PROBLEM DESCRIPTION: Copy out every one of the following entries word for word, leaving out the pictures.
________________________________________
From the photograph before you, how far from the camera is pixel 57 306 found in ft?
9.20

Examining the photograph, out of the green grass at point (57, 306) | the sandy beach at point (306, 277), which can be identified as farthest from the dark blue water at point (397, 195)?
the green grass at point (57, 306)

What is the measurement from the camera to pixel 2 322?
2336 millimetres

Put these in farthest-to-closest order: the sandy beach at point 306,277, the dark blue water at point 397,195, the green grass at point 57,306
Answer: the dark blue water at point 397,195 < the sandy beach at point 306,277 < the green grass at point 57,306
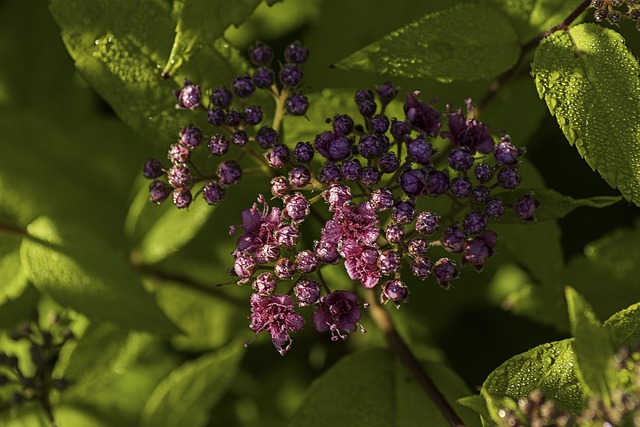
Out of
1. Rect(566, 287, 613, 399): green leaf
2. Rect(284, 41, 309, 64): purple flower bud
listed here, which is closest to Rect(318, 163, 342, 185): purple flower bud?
Rect(284, 41, 309, 64): purple flower bud

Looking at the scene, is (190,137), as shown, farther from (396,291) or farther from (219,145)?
(396,291)

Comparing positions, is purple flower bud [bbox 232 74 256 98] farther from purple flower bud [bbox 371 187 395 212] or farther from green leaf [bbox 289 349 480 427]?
green leaf [bbox 289 349 480 427]

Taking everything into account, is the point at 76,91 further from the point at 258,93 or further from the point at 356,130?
the point at 356,130

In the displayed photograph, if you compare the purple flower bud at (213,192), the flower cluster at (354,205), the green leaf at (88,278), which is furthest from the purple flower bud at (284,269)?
the green leaf at (88,278)

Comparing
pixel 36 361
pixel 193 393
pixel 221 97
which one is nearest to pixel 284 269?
pixel 221 97

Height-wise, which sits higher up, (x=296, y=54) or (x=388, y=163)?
(x=296, y=54)

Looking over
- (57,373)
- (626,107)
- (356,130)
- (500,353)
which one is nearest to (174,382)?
(57,373)
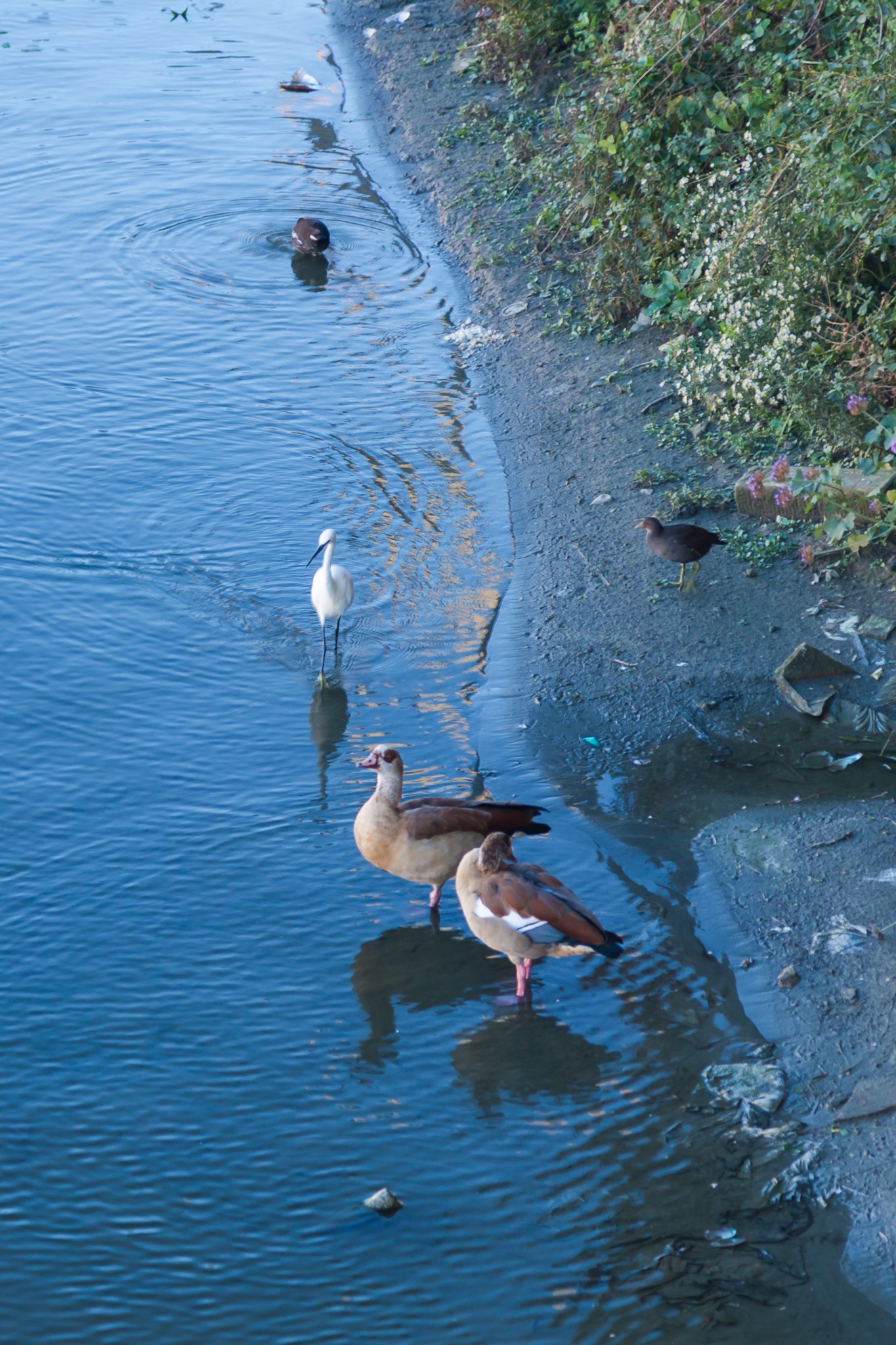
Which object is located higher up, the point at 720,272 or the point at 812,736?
________________________________________
ANSWER:
From the photograph before you, how far from the camera is pixel 57 306 found in ft?
9.20

Examining the photograph, out of the green grass at point (57, 306) | the sandy beach at point (306, 277), which can be identified as farthest from the dark blue water at point (397, 195)?
the green grass at point (57, 306)

What is the measurement from the camera to pixel 2 322?
2336 millimetres

Put these in farthest-to-closest order: the sandy beach at point 306,277, the dark blue water at point 397,195, the green grass at point 57,306
Answer: the dark blue water at point 397,195 < the sandy beach at point 306,277 < the green grass at point 57,306
Out of
1. Rect(566, 287, 613, 399): green leaf
2. Rect(284, 41, 309, 64): purple flower bud
listed here, which is closest to Rect(318, 163, 342, 185): purple flower bud?
Rect(284, 41, 309, 64): purple flower bud

Looking at the scene, is (190,137), as shown, farther from (396,291) or farther from (219,145)?
(396,291)

Comparing positions, is purple flower bud [bbox 232 74 256 98] farther from purple flower bud [bbox 371 187 395 212] or farther from green leaf [bbox 289 349 480 427]?
green leaf [bbox 289 349 480 427]

Taking everything into account, is the point at 76,91 further from the point at 258,93 or further from the point at 356,130?
the point at 356,130

In the displayed photograph, if you compare the purple flower bud at (213,192), the flower cluster at (354,205), the green leaf at (88,278), which is furthest from the purple flower bud at (284,269)?
the green leaf at (88,278)

Comparing
pixel 36 361
pixel 193 393
pixel 221 97
which one is nearest to pixel 284 269?
pixel 221 97

Height-wise, which sits higher up, (x=296, y=54) or (x=388, y=163)?
(x=296, y=54)

Looking over
- (57,373)
- (626,107)
- (356,130)
- (500,353)
which one is nearest to (174,382)?
(57,373)
Which object is located higher up, the point at 720,272 or the point at 812,736?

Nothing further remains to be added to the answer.